Of the rest there seems to be a different sensibility, which has selectively retained what interests the current curators. It is lighter and rather more combative. Serious issues are often taken ironically. Peter Saul’s “Mr. Welfare,” 1969, even in the label described as “absurdly offensive,” is hung with a vivid neon piece by Bruce Nauman and Ed Paschke’s “Kevin,” 1976. These three works seem to cry “Goodbye Mr Chips” to the staid Jackson Pollock accidentally in our sight lines. The Pollock, incidentally, has been condemned to gaze on Frank Stella’s “Delaware Crossing,” 1967, in its bubblegum pink glory.

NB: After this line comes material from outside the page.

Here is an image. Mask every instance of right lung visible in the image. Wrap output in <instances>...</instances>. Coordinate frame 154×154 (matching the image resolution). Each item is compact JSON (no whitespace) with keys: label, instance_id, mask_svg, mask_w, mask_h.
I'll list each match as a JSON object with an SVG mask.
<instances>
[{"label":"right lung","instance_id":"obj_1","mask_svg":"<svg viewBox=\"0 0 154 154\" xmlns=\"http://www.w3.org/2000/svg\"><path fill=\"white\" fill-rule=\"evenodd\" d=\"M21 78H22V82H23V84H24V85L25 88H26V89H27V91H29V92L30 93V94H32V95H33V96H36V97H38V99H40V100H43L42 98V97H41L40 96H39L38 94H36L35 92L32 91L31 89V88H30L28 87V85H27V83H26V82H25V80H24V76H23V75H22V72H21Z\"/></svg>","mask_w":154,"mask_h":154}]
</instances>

The last few spaces of the contemporary section usually are given to the latest works acquired for the collection, in the large boxy galleries, and are usually presented with major significant work from the collection. This area is almost always understood as where the curator of the day “does his thing.” Here, the grimness of the Louise Bourgeois “Cell” (a “welcome” reappearance), and the terrifying solidity of the Doris Salcedo “Untitled (armoire),” 1992, are culled from past Internationals. Byers continues the anxious theme, successively passing from Cathy Wilkes’s recent installation in the museum’s Forum Gallery (re-​installed here) to the edgy and fragile installation by Karen Kilimnik. All these are sweetened a little by the Fischl/​Weiss/​Archangel video works, the Paul Chan video, and even the Chris Ofili, “The Adoration of Captain Shit and the Legend of the Black Stars (3rd version),” 1999. But perhaps not much. These juxtapositions and shifting moods put me in mind of one of Byers’s early exhibitions at The Carnegie, when again he entered the black hole of the reserve collection to bring forth work for reconsideration. That show was called “Ordinary Madness,” and presented works in a kind of jangling dialogue with each other. This is a condition to which we may have to become accustomed. As a postscript, may I appeal to the museum to make provision to show the reserve collection on a continuing basis to the general public, as is the practice in a number of museums. The National Gallery in London shows all of its showable paintings in a well-​lit but basic gallery and it is accessible at all times. It allows the public to test the eye of the museum, which is no bad thing.


Graham Shearing

Graham is a collector, critic, curator, consultant and writer who has lived in Pittsburgh for nearly 20 years. After studying law at the University of Cambridge and reading for the English Bar, he was distracted by the lure of art and has been so ever since.